あらすじ・内容紹介
人間の喜怒哀楽を伝える「共感の装置」として。
7世紀初めの飛鳥時代から8世紀半ばの奈良時代までの130年間の歌、およそ4500首が収められた『万葉集』。天皇や貴族、官僚のほか、防人や東国の農民など庶民の歌も含まれている日本最古の歌集である。
その文学作品としての評価や歴史的価値は高く、意義は深い。しかし、今回はそこではなく、コミュニケーションとしての歌の存在や役割に焦点をあてて解説。

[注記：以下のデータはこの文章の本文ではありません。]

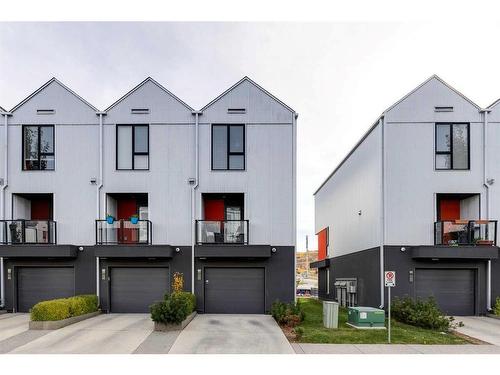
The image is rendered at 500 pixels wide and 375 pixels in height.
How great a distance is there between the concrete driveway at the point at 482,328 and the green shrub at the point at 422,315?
61 cm

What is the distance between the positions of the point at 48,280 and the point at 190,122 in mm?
9058

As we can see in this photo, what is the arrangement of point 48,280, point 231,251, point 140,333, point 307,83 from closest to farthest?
1. point 140,333
2. point 231,251
3. point 48,280
4. point 307,83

万葉の時代の人びとは、四季の自然の美しさ、恋心、寂しさや笑いなど、様々な思いを歌で交換し、共有しながら暮らしていた。そして文字が普及すると、人びとはアルバムのように家ごとに歌集を作り、思いを記憶に留めようとした。『万葉集』の編纂者である大伴家持は、それらを集めて年代やテーマごとに分類、大部の歌集にしたのだった。収められた歌は、もともと口承で歌い継がれてきたもの。つまり、人と人とをつなぐコミュニケーションツールという側面を持っており、そこには現代の「写メ」やSNSと共通する特徴を見て取ることができるのだ。

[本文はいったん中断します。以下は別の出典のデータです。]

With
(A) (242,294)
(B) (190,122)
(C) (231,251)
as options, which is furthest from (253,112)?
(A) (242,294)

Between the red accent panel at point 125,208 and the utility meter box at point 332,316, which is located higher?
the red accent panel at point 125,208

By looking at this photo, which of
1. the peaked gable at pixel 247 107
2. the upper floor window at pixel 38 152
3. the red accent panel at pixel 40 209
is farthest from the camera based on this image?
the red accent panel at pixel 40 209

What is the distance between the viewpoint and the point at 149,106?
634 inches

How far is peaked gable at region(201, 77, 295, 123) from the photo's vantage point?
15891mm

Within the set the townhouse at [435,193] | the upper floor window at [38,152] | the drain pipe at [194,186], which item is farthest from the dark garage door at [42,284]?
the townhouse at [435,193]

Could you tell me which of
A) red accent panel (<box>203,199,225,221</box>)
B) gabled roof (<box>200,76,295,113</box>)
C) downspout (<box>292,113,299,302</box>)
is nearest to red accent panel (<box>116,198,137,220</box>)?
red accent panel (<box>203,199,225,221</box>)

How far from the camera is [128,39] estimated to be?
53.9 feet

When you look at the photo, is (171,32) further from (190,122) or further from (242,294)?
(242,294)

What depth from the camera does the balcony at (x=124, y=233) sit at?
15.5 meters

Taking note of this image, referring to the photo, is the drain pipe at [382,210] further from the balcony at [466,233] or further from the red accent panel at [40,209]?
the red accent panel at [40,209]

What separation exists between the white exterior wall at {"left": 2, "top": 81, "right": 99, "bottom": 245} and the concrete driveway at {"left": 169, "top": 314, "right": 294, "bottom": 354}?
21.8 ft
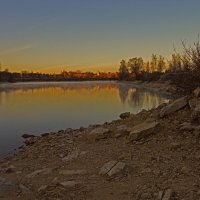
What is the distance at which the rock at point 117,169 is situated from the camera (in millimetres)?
8516

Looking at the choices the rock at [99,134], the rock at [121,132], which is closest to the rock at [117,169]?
the rock at [121,132]

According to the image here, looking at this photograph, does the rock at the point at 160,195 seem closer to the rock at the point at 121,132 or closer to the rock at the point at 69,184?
the rock at the point at 69,184

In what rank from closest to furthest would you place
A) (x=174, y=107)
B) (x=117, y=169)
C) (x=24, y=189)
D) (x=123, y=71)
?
(x=24, y=189)
(x=117, y=169)
(x=174, y=107)
(x=123, y=71)

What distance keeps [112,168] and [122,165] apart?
0.25 m

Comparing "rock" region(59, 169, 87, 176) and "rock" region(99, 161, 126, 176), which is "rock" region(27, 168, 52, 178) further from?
"rock" region(99, 161, 126, 176)

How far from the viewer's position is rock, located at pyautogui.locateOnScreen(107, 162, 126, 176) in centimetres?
852

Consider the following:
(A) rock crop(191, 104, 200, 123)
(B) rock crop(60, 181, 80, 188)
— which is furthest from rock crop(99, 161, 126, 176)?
(A) rock crop(191, 104, 200, 123)

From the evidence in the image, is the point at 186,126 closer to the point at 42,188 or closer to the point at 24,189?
the point at 42,188

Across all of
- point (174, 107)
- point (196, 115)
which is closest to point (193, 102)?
point (174, 107)

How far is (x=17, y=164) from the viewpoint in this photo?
10844 mm

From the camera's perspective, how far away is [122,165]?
29.1 feet

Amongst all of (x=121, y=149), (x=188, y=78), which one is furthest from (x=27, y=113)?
(x=121, y=149)

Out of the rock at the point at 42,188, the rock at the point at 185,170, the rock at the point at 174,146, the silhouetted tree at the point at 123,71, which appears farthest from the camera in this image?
the silhouetted tree at the point at 123,71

番組とテキストでは、古代の人びとが歌でどのようなコミュニケーションをとっていたかを、それぞれの歌が詠まれた場所や状況、歌を送る相手との関係など、個別の在りようを具体的に見ていきながら、そこに込めた思いをいまの感覚をもって探ってゆく。綴られた心情や感性を明らかにしながら、スマホで育った世代とも変わらない、日本人ならではの表現の面白さを見出してゆく。